Contents:
- Purpose
- Software support
- Building and prerequisites
- Command line usage
- Test results
- Bugs and limitations
- Miscellaneous observations
This project evaluates a comparison of cryptographic libraries from two perspectives:
- Comparing libraries: On each system, the time of each operation is given in micro-seconds.
- Comparing processors efficiency: For each processor, a "standard" performance test is run first. Then, for each cryptographic operation, a "score" is reported, based on the standard test of the processor.
The "score" compares the efficiency of an algorithm between processors. It is the ratio of the processing time of a cryptographic operation over the "standard" performance test.
If a given cryptographic operation had the same efficiency on all processors, its score would be the same on all processors, slow low-end processors or fast high-end processors.
If a score on processor A is higher than on a processor B, this means that the corresponding cryptographic operation is less efficient on A (it takes more time, relatively to the "standard" performances of the processor).
For a given cryptographic library, if an operation is implemented with the same source code on distinct processors, the scores for that operation are direct indications of the relative efficiencies of the two processors. However, if the two scores are extremely different, this may be an indication that the operation may have been compiled with accelerated instructions on the processor with the lower score and with portable source code on the processor with the higher score.
The "scores" are relative values within a given cryptographic operation. The absolute values have no significance. Comparing the scores of different cryptographic operations is pointless.
The "standard" test uses integer arithmetics and bitwise operations. It is supposed to
be representative of the basic operations in symmetric and asymmetric cryptography.
There is no floating point tests since this type of data is not used in cryptography.
Currently, this test is very basic (see file src/bench_reference.cpp). Ideas to
improve it are welcome.
The results are presented in the file RESULTS.md.
The cryptobench program can be built on:
- Linux (tested on Ubuntu, Debian, Fedora, Redhat)
- macOS
Tested architectures:
- Intel x86_64 (aka amd64)
- Arm64 (aka aarch64)
Tested cryptographic libraries:
- OpenSSL
- GnuTLS
- MbedTLS
- Nettle (also used through GnuTLS)
- Libtomcrypt (with libtommath and/or GMP as math backends)
Tested algorithms:
- RSA (2048 and 4096 bits, encryption and signature)
- AES (128 and 256 bits, CBC mode on large data)
- 2048-bit modular arithmetic using OpenSSL
The modular arithmetic tests give performance indicators on the various elementary operations which are used by RSA. These tests may help to understand the differences in RSA performances between systems.

*Exercise data:*
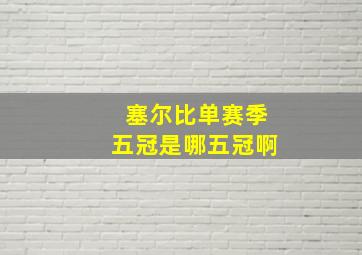 塞尔比单赛季
五冠是哪五冠啊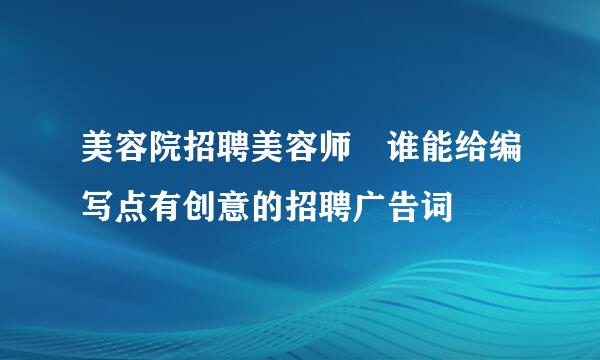 美容院招聘美容师　谁能给编写点有创意的招聘广告词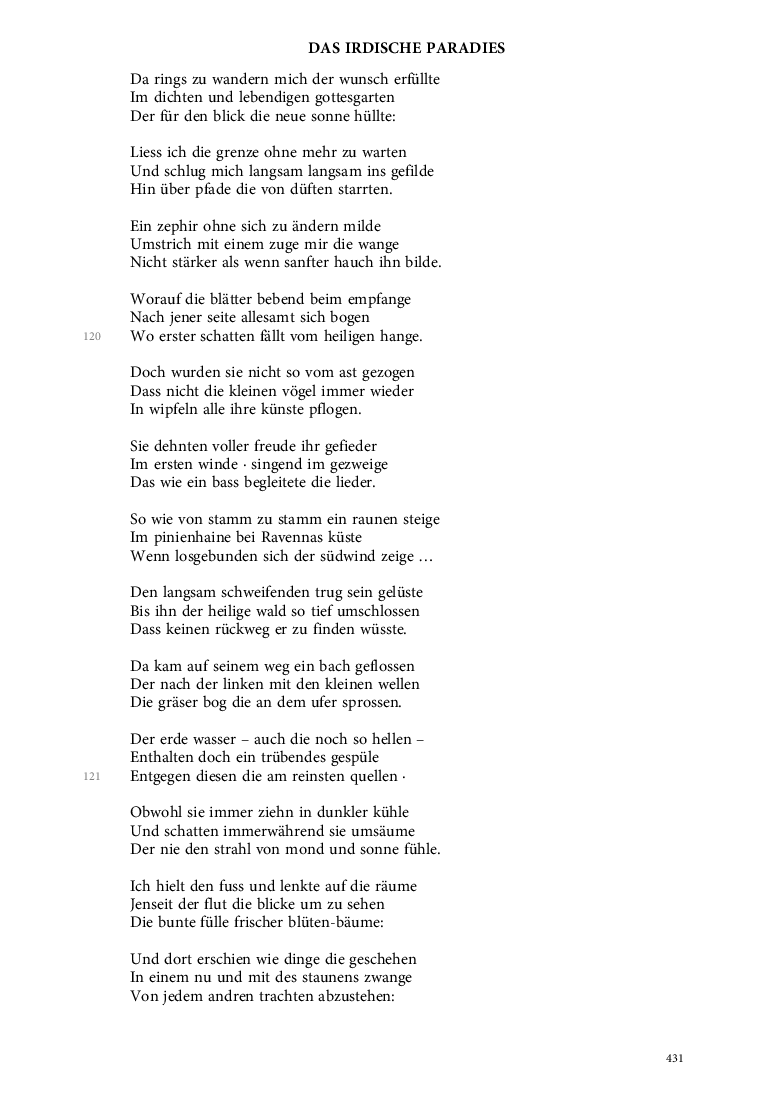 DAS IRDISCHE PARADIES

Da rings zu wandern mich der wunsch erfüllte
Im dichten und lebendigen gottesgarten
Der für den blick die neue sonne hüllte:

Liess ich die grenze ohne mehr zu warten
Und schlug mich langsam langsam ins gefilde
Hin über pfade die von düften starrten.

Ein zephir ohne sich zu ändern milde
Umstrich mit einem zuge mir die wange
Nicht stärker als wenn sanfter hauch ihn bilde.

Worauf die blätter bebend beim empfange
Nach jener seite allesamt sich bogen
120 Wo erster schatten fällt vom heiligen hange.

Doch wurden sie nicht so vom ast gezogen
Dass nicht die kleinen vögel immer wieder
In wipfeln alle ihre künste pflogen.

Sie dehnten voller freude ihr gefieder
Im ersten winde · singend im gezweige
Das wie ein bass begleitete die lieder.

So wie von stamm zu stamm ein raunen steige
Im pinienhaine bei Ravennas küste
Wenn losgebunden sich der südwind zeige …

Den langsam schweifenden trug sein gelüste
Bis ihn der heilige wald so tief umschlossen
Dass keinen rückweg er zu finden wüsste.

Da kam auf seinem weg ein bach geflossen
Der nach der linken mit den kleinen wellen
Die gräser bog die an dem ufer sprossen.

Der erde wasser – auch die noch so hellen –
Enthalten doch ein trübendes gespüle
121 Entgegen diesen die am reinsten quellen ·

Obwohl sie immer ziehn in dunkler kühle
Und schatten immerwährend sie umsäume
Der nie den strahl von mond und sonne fühle.

Ich hielt den fuss und lenkte auf die räume
Jenseit der flut die blicke um zu sehen
Die bunte fülle frischer blüten-bäume:

Und dort erschien wie dinge die geschehen
In einem nu und mit des staunens zwange
Von jedem andren trachten abzustehen:

431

*Work instruction:*
In the cryptographic benchmark page above, reproduce word for word everything from "There is no" down to "it are welcome.".

*Solved problem:*
There is no floating point tests since this type of data is not used in cryptography.
Currently, this test is very basic (see file src/bench_reference.cpp). Ideas to
improve it are welcome.